Musical tributes to Jamaica’s 50th year of independence continue to arrive, even three months after the island’s national day.

Reggae Golden Jubilee: Origins Of Jamaican Music – 50th Anniversary is a beautifully put together four disc and book box set partly selected by former Jamaican Prime Minister Edward Seaga (Jamaican Labor Party), whose interests in the music and folklore of Jamaica go as far back as its recording history being both a record producer and a label owner.

The 100 tracks showcase the origin and evolution of Jamaican music and include several significant milestones, taking its start with Theophilus Beckford’s Easy Snappin’ and closing with Mavado’s On the Rock. In between these two monster tunes there are many tracks marking the start of several reggae sub genres, including ska, rocksteady, dancehall and ragga, and most of the selected tunes are on the smoother side of things.

There’s however a lack of the sounds of nyabinghi and dub, and the shortage of the latter was explained by Edward Seaga himself at an event in New York City in late November, where he said “It is minimal performance in the recording, with too much space left; and that is why DJ music followed immediately-with toasting by artist like U-Roy- filling in the space.”

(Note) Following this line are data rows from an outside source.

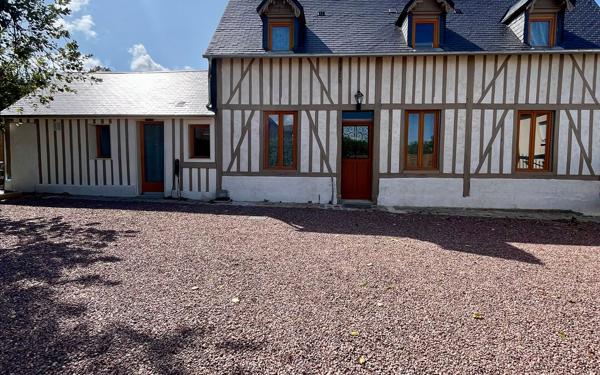 Maison à louer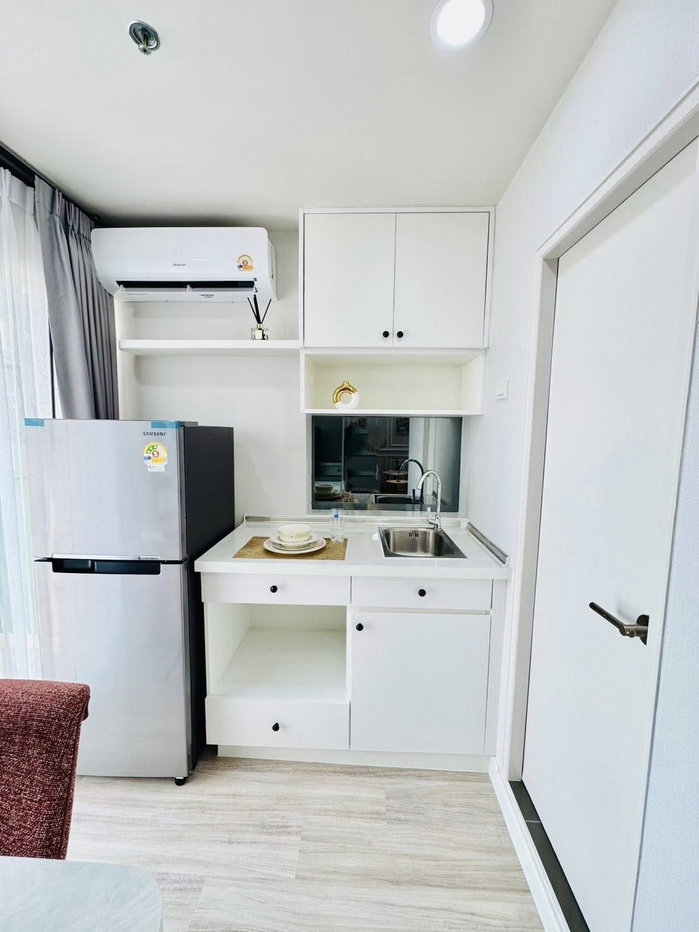 รูป 1 Bedroom Condo for Sale Lumpini Sukhumvit North Pattaya - รูปที่ 6/9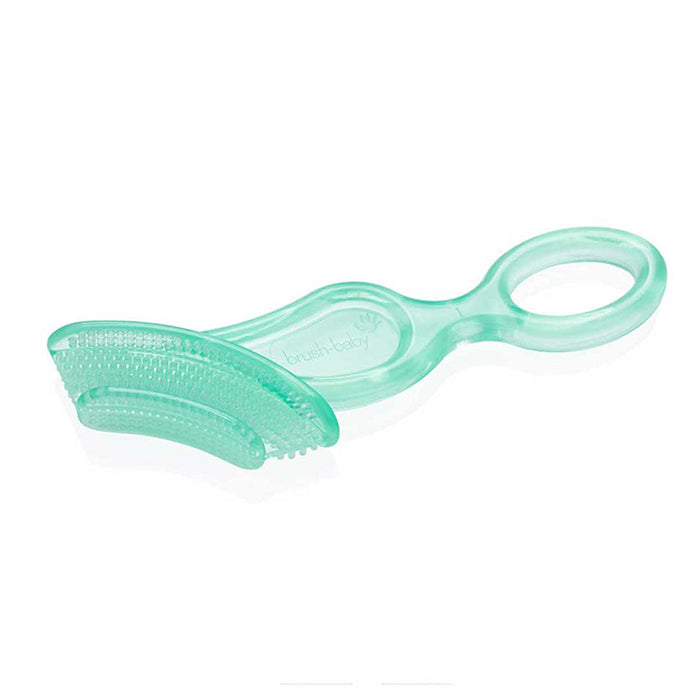 Brush-Baby Chewable Toothbrush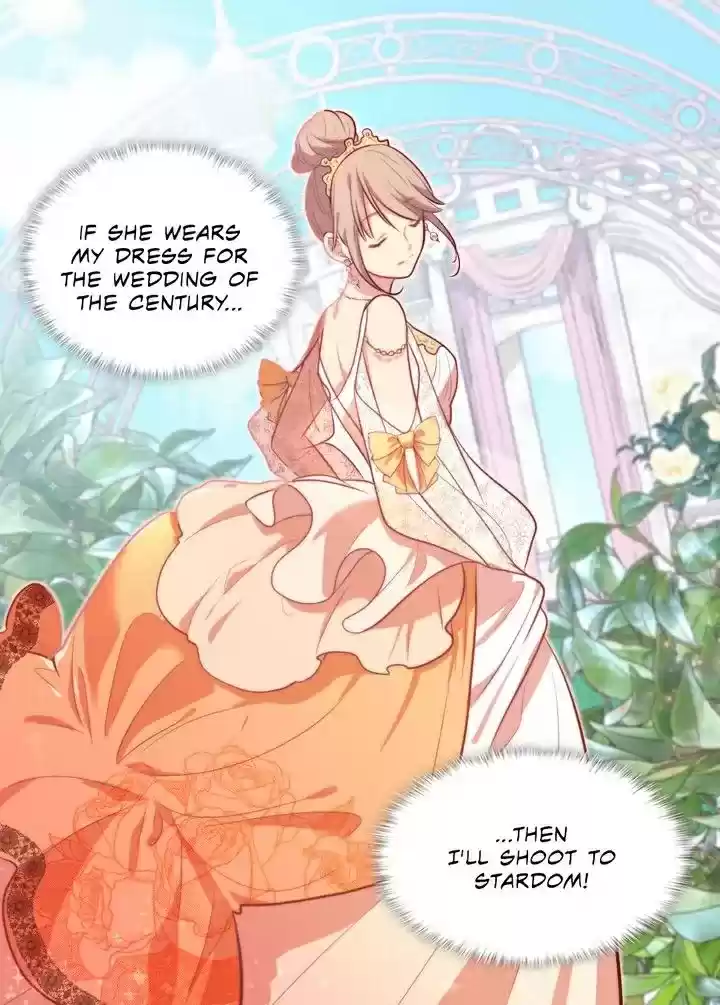 Daisy: How To Become The Duke's Fiancée Chapter 35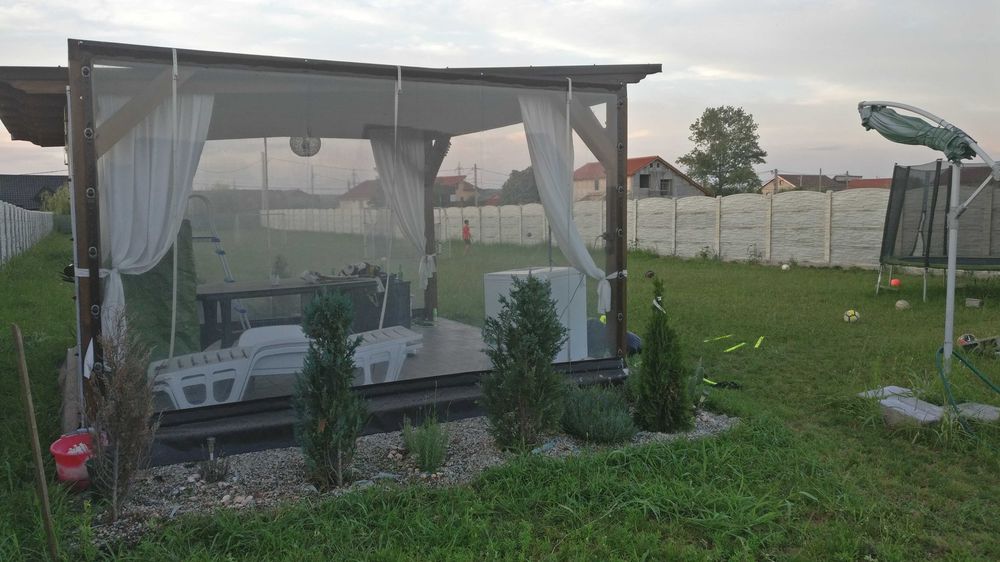 VAND TEREN 2008MP in ALBESTI pe strada Colonel Ioan Angelescu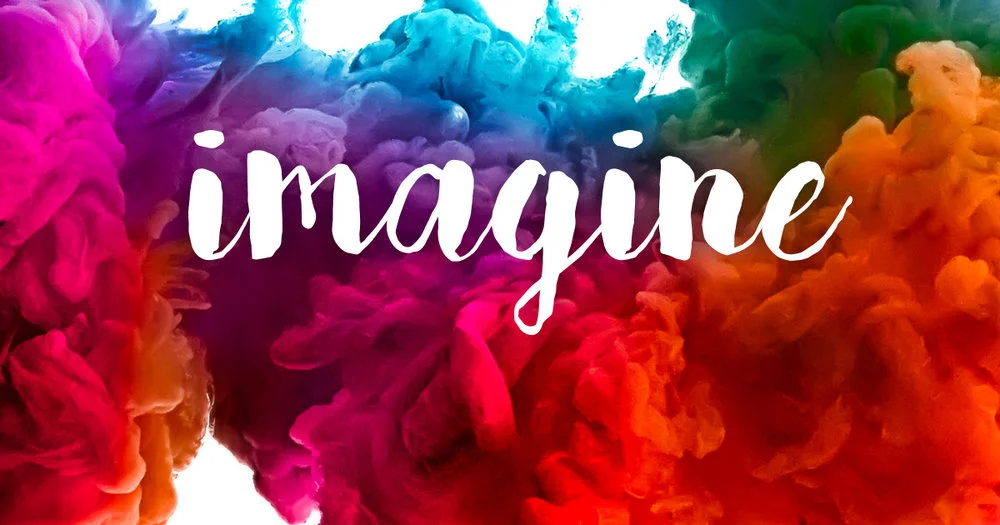 Imagine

Apart from being instrumental in choosing the music, Edward Seaga has also contributed to the 64 page booklet text alongside John Masouri, Dermot Hussey and Christopher Chin as well as Daddy Lion Chandell, Donald Clive Davidson and Roy Black who have written the track-by-track text parts.

The booklet is really extraordinary and includes rare photographs and short essays on each music period.  Most of the 100 tracks have been on dozens on compilations and are easy available elsewhere, so the packaging and the booklet are the main driving forces for investing in this piece of musical history. Unless you’re completely new to reggae, then there’s plenty of amazing tunes to enjoy.